Caricò sulla jeep la sua carabina da caccia e una rivoltella automatica, insieme ad alcune scatole di cartucce. Indossò un pastrano e prese anche una giacca di pelle per Hubble. Si ricordò persino dei guanti. Poi, prima di risalire sulla jeep, fece di corsa il breve tratto di strada che lo divideva dalla ca­sa di Carol Lane.

La zia di Carol gli venne incontro. La signora Adams era grassa e rosea, ma appariva turbata.

«John, sono tanto lieta che tu sia venuto! Forse mi potrai dire che debbo fare. Devo coprire i miei fiori?» Balbettava ansiosamente. «È una cosa strana, in pieno giugno. Ma fa già tanto freddo. E le mie petunie e gli altri miei fiori soffro­no molto il gelo. E le rose...»

«Io le coprirei, signora Adams» rispose Kenniston. «Le previsioni affermano che farà ancora più freddo.»

La donna alzò le braccia al cielo.

«Che tempo! Non si è mai vista una cosa simile!» E cor­se a prendere dei teli per coprire i suoi fiori, quei fiori che non avevano ormai più di poche ore di vita. Questo particola­re colpì Kenniston, facendogli intravedere un’altra triste realtà. Non più rose, sulla Terra, dopo oggi. Non più rose, mai più.

«Ken... hai saputo che cosa è successo?»

Era la voce di Carol, dietro di lui, e Kenniston capì, anche prima di voltarsi a guardarla, che non avrebbe potuto dare ri­sposte evasive, come aveva fatto con gli altri. Quella ragazza non sapeva nulla di scienza, né di tempo e spazio, né di conti­nuità o altro. Ma lo conosceva bene, e non gli avrebbe dato possibilità di fingere.

«È vero ciò che dicono, che una bomba atomica è caduta su Middletown?»

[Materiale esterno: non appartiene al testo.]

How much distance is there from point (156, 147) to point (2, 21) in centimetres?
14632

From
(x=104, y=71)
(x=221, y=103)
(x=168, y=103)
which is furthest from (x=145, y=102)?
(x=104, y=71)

Da quando le aveva telefonato, aveva avuto tutto il tempo per allarmarsi. Aveva capelli e occhi scuri; era slanciata ma forte, con caviglie snelle, una bocca ferma e un’espressione dolce. Le piacevano Tennyson, i bambini e i cagnolini, amava accudire la casa e aveva una conversazione tranquilla che da­va l’impressione di una lieta serenità. Era una cosa terribile, pensava Kenniston, che dovesse starsene in un giardino mo­rente, parlando di bombe atomiche.

«Sì» rispose, tuttavia. «È vero.» La vide impallidire e proseguì rapidamente. «Nessuno è rimasto ucciso. Non vi sono effetti radioattivi sulla città, non vi è nulla da temere.»